Incorporation of physics-based strengthening coefficients into phenomenological crystal plasticity models

TL;DR

This paper demonstrates that incorporating physics-based strengthening coefficients from discrete dislocation dynamics into phenomenological crystal plasticity models enhances their predictive accuracy without additional experimental costs.

Contribution

It introduces a method to embed physically meaningful strengthening coefficients into phenomenological models, improving their reliability and applicability in materials science.

Findings

Strengthening coefficients from dislocation simulations improve model predictions

Physically-informed parameters enhance phenomenological model accuracy

Method applicable to most technologically relevant materials

Abstract

The efforts associated with parametrization of continuum-based models for crystal plasticity are a significant obstacle for the routine use of these models in materials science and engineering.

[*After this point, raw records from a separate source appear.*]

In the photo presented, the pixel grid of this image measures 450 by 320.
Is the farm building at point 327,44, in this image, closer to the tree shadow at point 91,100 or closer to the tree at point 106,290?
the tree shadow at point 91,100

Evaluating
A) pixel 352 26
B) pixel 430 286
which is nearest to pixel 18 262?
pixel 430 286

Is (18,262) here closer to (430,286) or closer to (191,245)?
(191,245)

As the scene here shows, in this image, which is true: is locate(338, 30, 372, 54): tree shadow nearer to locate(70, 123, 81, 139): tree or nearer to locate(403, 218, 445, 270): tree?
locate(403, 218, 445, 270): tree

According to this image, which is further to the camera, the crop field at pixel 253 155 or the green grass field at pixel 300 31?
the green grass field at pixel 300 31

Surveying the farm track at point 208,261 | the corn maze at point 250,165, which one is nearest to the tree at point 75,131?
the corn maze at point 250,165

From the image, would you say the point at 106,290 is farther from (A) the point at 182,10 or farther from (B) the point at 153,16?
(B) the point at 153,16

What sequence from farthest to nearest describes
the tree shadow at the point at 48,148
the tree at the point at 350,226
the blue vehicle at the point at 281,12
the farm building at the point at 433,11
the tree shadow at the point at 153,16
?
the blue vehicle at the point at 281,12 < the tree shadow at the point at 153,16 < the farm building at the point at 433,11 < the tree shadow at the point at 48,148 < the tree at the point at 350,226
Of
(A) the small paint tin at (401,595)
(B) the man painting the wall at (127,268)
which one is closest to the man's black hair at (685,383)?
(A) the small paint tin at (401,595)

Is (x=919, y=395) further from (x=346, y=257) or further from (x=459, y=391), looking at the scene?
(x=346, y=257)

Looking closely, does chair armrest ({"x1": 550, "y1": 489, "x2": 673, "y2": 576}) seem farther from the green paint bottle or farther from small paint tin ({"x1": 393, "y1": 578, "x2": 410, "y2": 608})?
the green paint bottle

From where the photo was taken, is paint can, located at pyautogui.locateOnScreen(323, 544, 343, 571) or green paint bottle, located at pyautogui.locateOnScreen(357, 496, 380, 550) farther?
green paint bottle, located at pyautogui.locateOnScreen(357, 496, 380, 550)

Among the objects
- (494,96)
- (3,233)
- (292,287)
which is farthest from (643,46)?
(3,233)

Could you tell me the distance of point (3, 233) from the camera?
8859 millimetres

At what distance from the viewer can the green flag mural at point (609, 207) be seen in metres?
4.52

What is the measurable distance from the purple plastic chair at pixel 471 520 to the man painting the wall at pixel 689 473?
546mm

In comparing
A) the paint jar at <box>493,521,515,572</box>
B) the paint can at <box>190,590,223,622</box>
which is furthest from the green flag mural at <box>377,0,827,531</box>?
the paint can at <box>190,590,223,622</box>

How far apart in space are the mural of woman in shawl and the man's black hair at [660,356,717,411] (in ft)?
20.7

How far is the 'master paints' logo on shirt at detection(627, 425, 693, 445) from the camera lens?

While phenomenological constitutive descriptions are attractive due to their small number of adjustable parameters, the lack of physical meaning of their parameters counteracts this advantage to some extent. This study shows that interaction/strengthening coefficients determined with the help of discrete dislocation dynamics simulations for use in physics-based formulations can also be used to improve the predictive quality of phenomenological models. Since the values of these parameters have been determined for most technologically relevant materials, the findings enable to improve the parametrization of phenomenological crystal plasticity models at no costs.